2 years ago I got a 3 axis dro from Banggood for my lathe. Price was $189. And it came with scales (made to order). Don’t know about the different built in functions, all I use is measurements.

Chuck


----------



## r-mm (Nov 29, 2020)

A friend had good experiences on AliExpress. i am seeing many versions of similar products with cut to size scaled around $200 









						68.03US $ 14% OFF|Complete Set 3 Axis Lcd Digital Readout Dro With 3 Pieces 0-1000mm Glass Linear Scale Encoder Sensor For Milling Lathe Yh800-3 - Level Measuring Instruments - AliExpress
					

Smarter Shopping, Better Living!  Aliexpress.com




					www.aliexpress.com


----------



## bill70j (Nov 30, 2020)

I too have an Enco mill, but with a 3-Axis Sargon Enco-branded DRO.  Despite being 20 years old it still works fine.  But the Sargon provides little beyond simple linear measurements.

I bought this 3-axis DRO off AliExpress -- which is very similar to the one you describe -- for my 3-in-1, and am very pleased with the product, and with the communications with the vendor.  I am considering replacing the Sargon unit on my mill with this same model.  It includes all the typical milling machine-type functions.  Plus they will cut the scales to whatever length you want.

Another option:   If you decide to keep the Sargon, I will give you the Sargon x-axis read head and display box off my mill plus the bracket and scale off the quill - for the price of shipping.  Let me know if you're interested.

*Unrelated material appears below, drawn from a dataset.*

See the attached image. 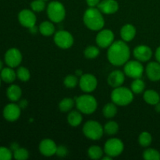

Here's a shot of the my Sargon unit plus the  scale on the quill.


----------



## r-mm (Nov 30, 2020)

Bill - that is a very kind offer, thank you!  Let me take it under consideration butt after hearing you're happy with the Ali Express option I'm leaning that way. The one you linked to is exactly what my friend bought and is now installing on his Mill Rite.  I thought if I'm going new I might as well have all the functions that come with the more elaborate LCD screen.  Yes its another thing to break but they are widely available and I believe - not positive - the scales will talk to a variety of different read-out screens.


----------



## r-mm (Nov 30, 2020)

Does anyone have photos of how they installed scales at the knee?


----------



## bill70j (Nov 30, 2020)

Stuart De Haro did a video showing how he did it on his Bridgeport.  His videos are pretty good.


----------